Ob ich auch malen soll? Kann ja nicht so schwer sein. Rot kann ich auch.

Der Professor sagt: „Van den Rhein inszeniert seine Farben pathetisch, sie korrespondieren in ihrer Formulierung und irritieren unsere Sehgewohnheiten…“ Da hat er Recht. Wenn ich lange hingucke, tun mir die Augen weh.

Der Professor sagt: „Van den Rheins Rot ist eine Art dramatischer Befindlichkeit, ist Liebesrausch, ist Blutrünstigkeit, ist Warnung und Mahnung, in der das Banale, das Triviale seine Balance im undefinierten Raum artikuliert.“ Das hab ich jetzt nicht verstanden. Der mit dem Kaiser-Wilhelm-Bart neben mir hat einen Lachkrampf. Weiß der auch nicht, was der Professor gemeint hat? Oder hab ich einen Witz nicht verstanden? Die anderen lachen auch? Was habe ich denn verpasst?

Jetzt klatschen alle, die Einführung in das Werk ist, Gott sei Dank, zu Ende. Was soll das denn?

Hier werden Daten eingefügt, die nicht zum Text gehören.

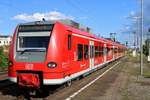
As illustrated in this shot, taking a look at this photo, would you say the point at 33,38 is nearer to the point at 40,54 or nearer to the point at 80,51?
the point at 40,54

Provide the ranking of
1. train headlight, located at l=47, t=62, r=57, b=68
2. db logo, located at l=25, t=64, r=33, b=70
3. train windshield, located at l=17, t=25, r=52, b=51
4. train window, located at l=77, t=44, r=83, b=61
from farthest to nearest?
train window, located at l=77, t=44, r=83, b=61, train windshield, located at l=17, t=25, r=52, b=51, db logo, located at l=25, t=64, r=33, b=70, train headlight, located at l=47, t=62, r=57, b=68

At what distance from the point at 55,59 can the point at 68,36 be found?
2.08 metres

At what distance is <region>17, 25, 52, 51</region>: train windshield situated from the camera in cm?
1460

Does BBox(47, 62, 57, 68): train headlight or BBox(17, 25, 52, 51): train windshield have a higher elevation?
BBox(17, 25, 52, 51): train windshield

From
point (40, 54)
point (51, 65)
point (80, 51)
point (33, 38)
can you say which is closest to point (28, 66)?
point (40, 54)

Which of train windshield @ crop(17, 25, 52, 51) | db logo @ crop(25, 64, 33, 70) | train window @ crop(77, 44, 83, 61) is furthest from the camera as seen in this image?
train window @ crop(77, 44, 83, 61)

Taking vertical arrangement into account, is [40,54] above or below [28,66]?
above

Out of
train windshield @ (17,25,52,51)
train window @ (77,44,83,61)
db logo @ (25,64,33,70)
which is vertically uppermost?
train windshield @ (17,25,52,51)

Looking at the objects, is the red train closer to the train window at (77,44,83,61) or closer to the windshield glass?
the windshield glass

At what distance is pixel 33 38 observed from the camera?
14.9m

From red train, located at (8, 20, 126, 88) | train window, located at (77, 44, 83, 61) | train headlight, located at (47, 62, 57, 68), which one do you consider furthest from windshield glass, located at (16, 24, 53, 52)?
train window, located at (77, 44, 83, 61)

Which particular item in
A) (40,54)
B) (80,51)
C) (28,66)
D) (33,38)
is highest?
(33,38)

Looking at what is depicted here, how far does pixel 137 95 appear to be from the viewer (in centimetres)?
1559

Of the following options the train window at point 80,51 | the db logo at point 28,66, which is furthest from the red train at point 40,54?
the train window at point 80,51
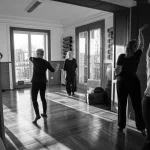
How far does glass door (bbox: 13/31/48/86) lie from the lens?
750 cm

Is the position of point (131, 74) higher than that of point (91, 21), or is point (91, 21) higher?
point (91, 21)

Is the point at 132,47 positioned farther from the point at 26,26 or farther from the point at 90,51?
the point at 26,26

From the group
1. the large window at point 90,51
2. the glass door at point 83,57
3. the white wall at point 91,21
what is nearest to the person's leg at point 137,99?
the white wall at point 91,21

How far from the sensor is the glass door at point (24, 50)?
750 centimetres

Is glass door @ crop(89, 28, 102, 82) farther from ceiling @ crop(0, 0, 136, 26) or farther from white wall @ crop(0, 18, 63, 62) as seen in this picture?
white wall @ crop(0, 18, 63, 62)

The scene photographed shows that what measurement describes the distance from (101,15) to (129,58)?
3842mm

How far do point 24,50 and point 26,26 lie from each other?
1097 mm

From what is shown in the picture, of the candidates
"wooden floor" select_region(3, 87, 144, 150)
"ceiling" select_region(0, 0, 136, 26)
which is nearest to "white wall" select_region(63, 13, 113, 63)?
"ceiling" select_region(0, 0, 136, 26)

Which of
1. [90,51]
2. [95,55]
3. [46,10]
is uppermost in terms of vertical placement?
[46,10]

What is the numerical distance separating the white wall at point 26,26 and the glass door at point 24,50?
352 mm

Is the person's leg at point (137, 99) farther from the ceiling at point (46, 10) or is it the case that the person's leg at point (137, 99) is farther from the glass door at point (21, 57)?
the glass door at point (21, 57)

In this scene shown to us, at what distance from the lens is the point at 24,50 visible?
7703 mm

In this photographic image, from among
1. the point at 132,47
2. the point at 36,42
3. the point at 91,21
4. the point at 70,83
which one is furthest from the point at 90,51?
the point at 132,47

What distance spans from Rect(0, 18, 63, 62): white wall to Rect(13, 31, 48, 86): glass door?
352 millimetres
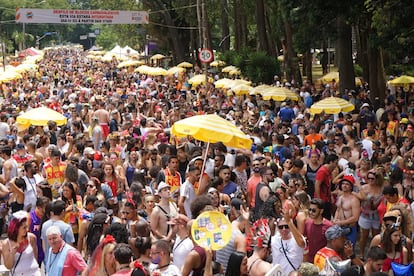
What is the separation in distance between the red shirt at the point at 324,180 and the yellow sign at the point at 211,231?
14.9 ft

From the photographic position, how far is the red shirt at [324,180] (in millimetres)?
10859

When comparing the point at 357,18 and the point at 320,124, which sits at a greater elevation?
the point at 357,18

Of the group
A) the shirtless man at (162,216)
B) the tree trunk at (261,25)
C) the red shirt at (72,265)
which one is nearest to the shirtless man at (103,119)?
the shirtless man at (162,216)

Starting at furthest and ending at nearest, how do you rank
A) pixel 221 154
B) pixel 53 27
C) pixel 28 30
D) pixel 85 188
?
pixel 53 27 < pixel 28 30 < pixel 221 154 < pixel 85 188

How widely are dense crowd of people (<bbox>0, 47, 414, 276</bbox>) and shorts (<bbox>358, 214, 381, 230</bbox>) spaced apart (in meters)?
0.03

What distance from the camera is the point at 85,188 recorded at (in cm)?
1072

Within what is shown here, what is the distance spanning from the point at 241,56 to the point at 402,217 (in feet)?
90.1

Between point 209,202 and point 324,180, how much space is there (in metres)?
3.68

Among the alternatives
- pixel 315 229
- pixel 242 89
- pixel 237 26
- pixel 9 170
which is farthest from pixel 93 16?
pixel 315 229

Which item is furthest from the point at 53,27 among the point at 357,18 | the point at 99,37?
the point at 357,18

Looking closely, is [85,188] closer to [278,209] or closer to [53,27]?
[278,209]

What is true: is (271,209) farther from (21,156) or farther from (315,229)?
(21,156)

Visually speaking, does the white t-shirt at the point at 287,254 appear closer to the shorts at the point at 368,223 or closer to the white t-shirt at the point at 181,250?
the white t-shirt at the point at 181,250

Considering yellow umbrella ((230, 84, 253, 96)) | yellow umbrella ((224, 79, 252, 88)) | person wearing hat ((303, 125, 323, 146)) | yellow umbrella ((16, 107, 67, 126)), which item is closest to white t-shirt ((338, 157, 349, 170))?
person wearing hat ((303, 125, 323, 146))
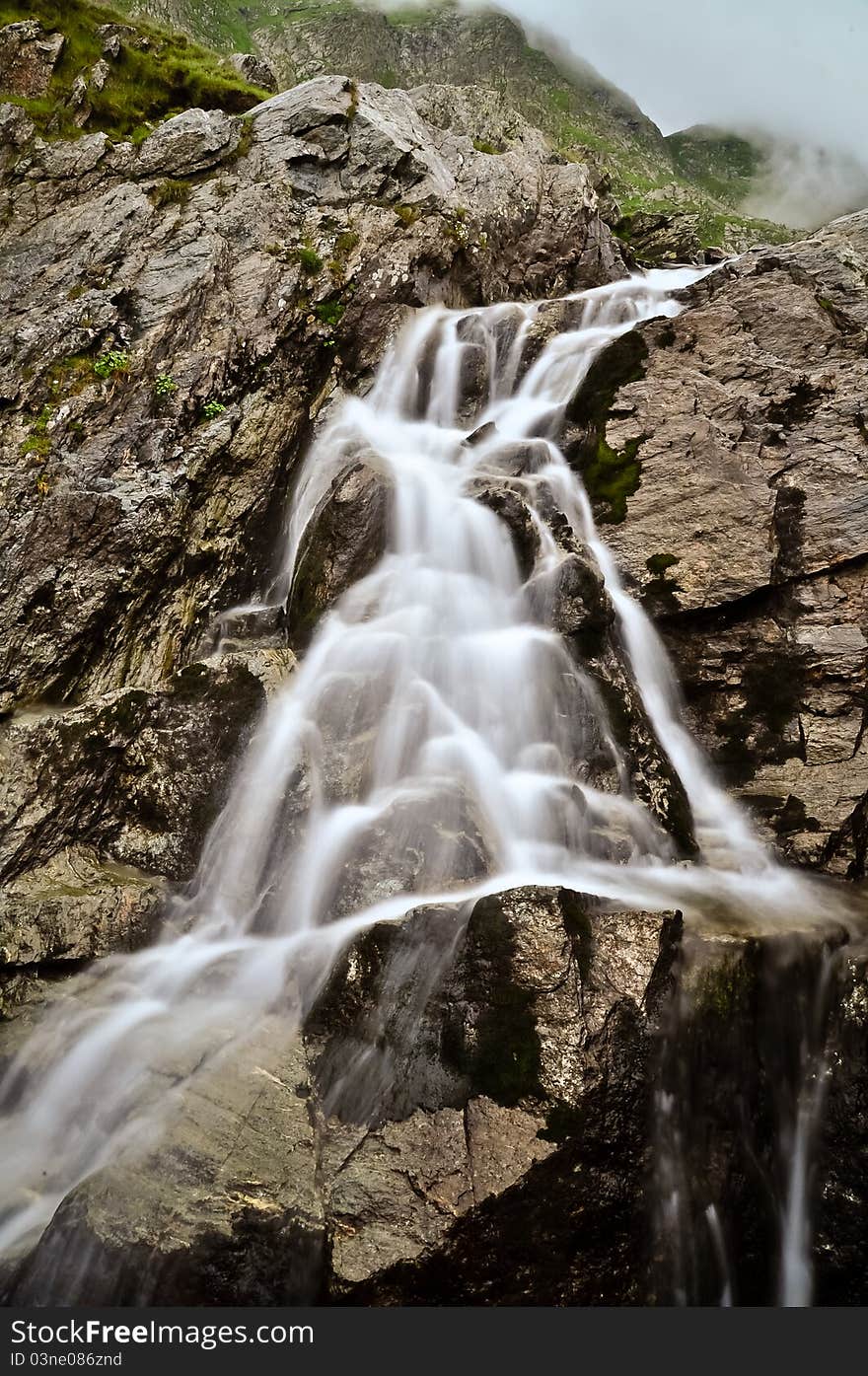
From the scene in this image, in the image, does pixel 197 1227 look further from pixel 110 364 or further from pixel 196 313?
pixel 196 313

Jetzt geht der Kaiser-Wilhelm-Bart ans Rednerpult? Was sagt er da? „Ich habe noch niemals ein Bild interpretiert, schon gar nicht meine eigenen.“

Das gibt’s doch gar nicht! Ich hab die ganze Zeit neben dem Künstler gesessen. Klar, dass er bei dem Gesülze einen Lachkrampf kriegte. Wenn er seine eigenen Bilder nie interpretiert.

Ob er eins verkauft? Wer kann sich so einen Riesenschinken in rot in die Wohnung hängen? Ich werde mir den Katalog mit nach Hause nehmen. Und vorher frag ich Herrn Bodo Maximus van den Rhein, ob er mir ein Autogramm vorne draufschreibt. Vielleicht schreibt er ja „für Maria“. Immerhin haben wir schon mal zusammen gelacht. Der Katalog passt farblich sehr gut auf das kleine Tischchen im Flur.